A Bagdad, la directrice de l'Unesco veut «aider l'Irak à reconstruire»

  • «Pendant toutes ces années de guerre, (…), c'est la culture, l'éducation, qui ont été délibérément détruites, attaquées, alors que l'on est dans un pays à l'histoire plurimillénaire», a indiqué Mme Azoulay
  • Le déplacement de Mme Azoulay, le premier en Irak, intervient au moment où le pays marque le vingtième anniversaire de la chute de Saddam Hussein

BAGDAD: Déambulant dans la mythique rue des bouquinistes à Bagdad, la directrice générale de l'Unesco Audrey Azoulay a exprimé lundi son soutien à un Irak ravagé par des décennies de conflits, soulignant sa volonté "d'aider à reconstruire" le pays. 

Au moment où l'Irak, frappé de plein fouet par le changement climatique, souffre de pénuries d'eau qui impactent les marais mésopotamiens classés au patrimoine mondial de l'Humanité, Mme Azoulay a proposé l'envoi d'une mission d'experts pour aider à affronter une "crise structurelle". 

"Pendant toutes ces années de guerre, et encore plus pendant l'occupation (du groupe Etat islamique EI), c'est la culture, l'éducation, qui ont été délibérément détruites, attaquées, alors que l'on est dans un pays à l'histoire plurimillénaire", a indiqué Mme Azoulay, en visitant une librairie de la rue Al-Moutanabi. 

"Je suis là pour retrouver cette identité culturelle, aider l'Irak à reconstruire, non seulement les murs, le patrimoine, comme nous le faisons à Mossoul, mais aussi tout ce patrimoine immatériel, cette richesse liée a l'éducation, au savoir-faire qui a tant souffert", a-t-elle souligné. 

Une visite hautement symbolique puisque l'emblématique rue des bouquinistes avait été la cible d'un attentat kamikaze ayant coûté la vie à 30 personnes en mars 2007. 

Le déplacement de Mme Azoulay, le premier en Irak, intervient au moment où le pays marque le vingtième anniversaire de la chute de Saddam Hussein, renversé en 2003 par une invasion américaine qui a ouvert une des pages les plus sanglantes de l'histoire irakienne. 

En 20 ans, les Irakiens ont connu tous les traumatismes: guerre confessionnelle meurtrière, montée en puissance des jihadistes de l'EI qui ont conquis près d'un tiers du territoire national et transformé Mossoul en leur "capitale" dans le nord de l'Irak avant d'être mis en déroute en 2017 au prix de batailles destructrices. Mais aussi pillages et trafics d'antiquités, qui en 2003 n'ont pas même épargné le musée de Bagdad, et destructions spectaculaires menées par les jihadistes sur les sites archéologiques. 
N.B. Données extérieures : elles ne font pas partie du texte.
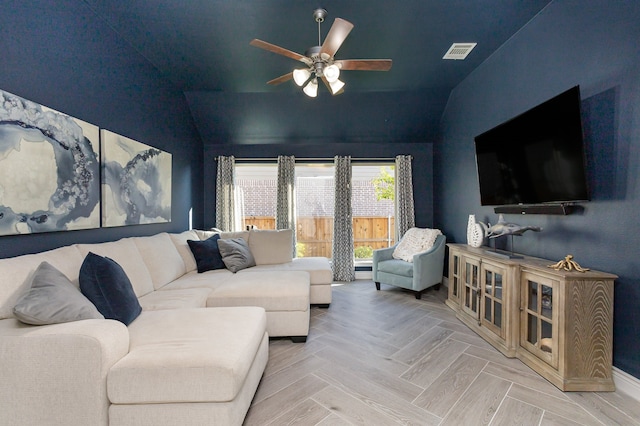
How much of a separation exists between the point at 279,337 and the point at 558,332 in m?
2.18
« Renouer avec l'Histoire » 

"Ces déchirements de la guerre, de l'occupation par l'EI, ont profondément meurtri la société irakienne", a regretté Mme Azoulay. 

"C'est la raison pour laquelle l'Unesco est engagée en ce moment comme nulle part ailleurs pour mobiliser la communauté internationale et agir directement sur le terrain", a-t-elle confié. 
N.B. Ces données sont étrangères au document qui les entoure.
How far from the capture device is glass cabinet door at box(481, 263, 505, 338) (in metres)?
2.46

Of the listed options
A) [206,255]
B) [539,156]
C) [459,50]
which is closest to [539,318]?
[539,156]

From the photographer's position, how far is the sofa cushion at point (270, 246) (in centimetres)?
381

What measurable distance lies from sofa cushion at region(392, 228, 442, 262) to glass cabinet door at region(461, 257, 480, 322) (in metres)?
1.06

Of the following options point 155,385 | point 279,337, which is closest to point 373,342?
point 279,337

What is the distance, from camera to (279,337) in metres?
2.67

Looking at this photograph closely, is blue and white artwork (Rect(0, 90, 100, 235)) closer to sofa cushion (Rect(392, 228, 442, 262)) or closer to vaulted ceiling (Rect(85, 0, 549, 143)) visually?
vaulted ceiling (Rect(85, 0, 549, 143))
Depuis 2018, l'agence onusienne a mobilisé plus de 150 millions de dollars en faveur de l'Irak, dont une grande partie allouée à la reconstruction de Mossoul, selon un porte-parole de l'Unesco. 

Accompagnée par le ministère de la culture irakien Ahmed Fakak al-Badrani, Mme Azoulay s'est attablée au café Shabandar, frappé de plein fouet par l'attentat de mars 2007. Elle s'est entretenue avec le propriétaire du café à l'histoire tragiquement célèbre: plusieurs de ses fils ont été tués dans l'attaque. 
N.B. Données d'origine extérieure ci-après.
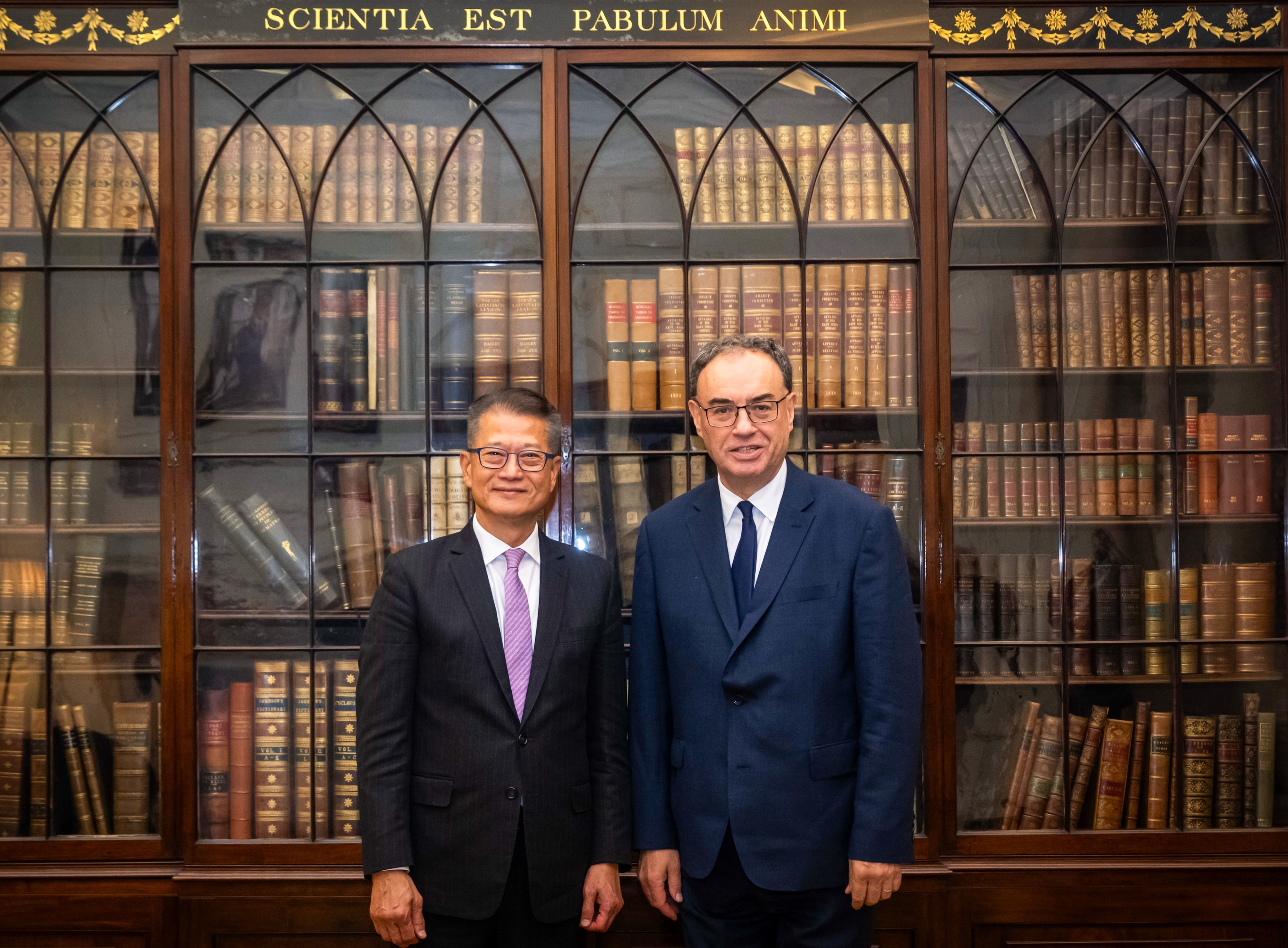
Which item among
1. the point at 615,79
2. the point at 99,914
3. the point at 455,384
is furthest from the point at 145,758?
the point at 615,79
Lors d'une allocution à la presse au musée national, Mme Azoulay s'est félicitée de la réouverture de l'institution, qui permet aux familles irakiennes "de renouer avec une longue Histoire". 

Illustrant les défis encore nombreux dans un pays aux infrastructures en déliquescence, une coupure d'électricité a eu lieu au moment où la conférence touchait à sa fin. 

L'Irak, qui compte six sites inscrits au patrimoine mondial, est le berceau des civilisations de Sumer, d'Akkad, de Babylone et d'Assyrie, auxquelles l'humanité doit l'écriture et les premières villes. 

Le pays est considéré par l'ONU comme un des cinq Etats les plus touchés par certaines conséquences du changement climatique, notamment de très graves pénuries d'eau en raison d'un débit réduit des fleuves Tigre et Euphrate. 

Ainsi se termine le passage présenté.